▶ _YOUR GOAL_: Transcribe each of the rows below word for word.

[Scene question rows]

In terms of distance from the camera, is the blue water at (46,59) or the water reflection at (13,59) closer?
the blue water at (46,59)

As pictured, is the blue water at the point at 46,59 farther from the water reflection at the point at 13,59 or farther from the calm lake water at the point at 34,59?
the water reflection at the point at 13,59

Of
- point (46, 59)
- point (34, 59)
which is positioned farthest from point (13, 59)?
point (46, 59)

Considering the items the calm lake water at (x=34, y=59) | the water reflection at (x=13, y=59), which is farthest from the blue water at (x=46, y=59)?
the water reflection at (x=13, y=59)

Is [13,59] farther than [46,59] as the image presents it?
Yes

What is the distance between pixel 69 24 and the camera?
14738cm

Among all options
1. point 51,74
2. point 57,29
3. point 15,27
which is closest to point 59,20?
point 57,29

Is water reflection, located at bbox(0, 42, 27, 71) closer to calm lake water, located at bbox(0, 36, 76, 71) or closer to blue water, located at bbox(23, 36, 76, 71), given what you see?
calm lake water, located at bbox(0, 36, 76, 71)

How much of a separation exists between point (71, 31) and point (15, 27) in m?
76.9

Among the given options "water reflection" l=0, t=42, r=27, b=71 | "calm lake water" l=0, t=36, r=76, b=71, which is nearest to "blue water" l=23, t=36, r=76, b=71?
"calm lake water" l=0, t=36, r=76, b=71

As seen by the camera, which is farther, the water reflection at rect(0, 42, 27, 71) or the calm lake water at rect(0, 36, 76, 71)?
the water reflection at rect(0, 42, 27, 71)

▶ _SOLUTION FOR THIS EXERCISE_:
In terms of distance from the camera, is the blue water at (46,59) or the water reflection at (13,59) closer?
the blue water at (46,59)

As pictured, is the blue water at the point at 46,59 farther from the water reflection at the point at 13,59 or farther from the calm lake water at the point at 34,59?
the water reflection at the point at 13,59

Of
- point (46, 59)
- point (34, 59)
which is positioned farthest from point (13, 59)?
point (46, 59)

Considering the items the calm lake water at (x=34, y=59) | the water reflection at (x=13, y=59), which is farthest from the blue water at (x=46, y=59)?
the water reflection at (x=13, y=59)

Is [13,59] farther than [46,59] as the image presents it?
Yes

What is the distance between pixel 69 24 and the camera?
14738cm

Among all options
1. point 51,74
2. point 57,29
3. point 15,27
which is closest to point 59,20?
point 57,29

Is water reflection, located at bbox(0, 42, 27, 71) closer to calm lake water, located at bbox(0, 36, 76, 71) or closer to blue water, located at bbox(23, 36, 76, 71), given what you see?
calm lake water, located at bbox(0, 36, 76, 71)

How much of a separation exists between point (71, 31) and point (15, 27) in m?
76.9

Among the given options "water reflection" l=0, t=42, r=27, b=71 | "calm lake water" l=0, t=36, r=76, b=71, which is nearest to "blue water" l=23, t=36, r=76, b=71?
"calm lake water" l=0, t=36, r=76, b=71

As seen by the camera, which is farther, the water reflection at rect(0, 42, 27, 71) or the calm lake water at rect(0, 36, 76, 71)?
the water reflection at rect(0, 42, 27, 71)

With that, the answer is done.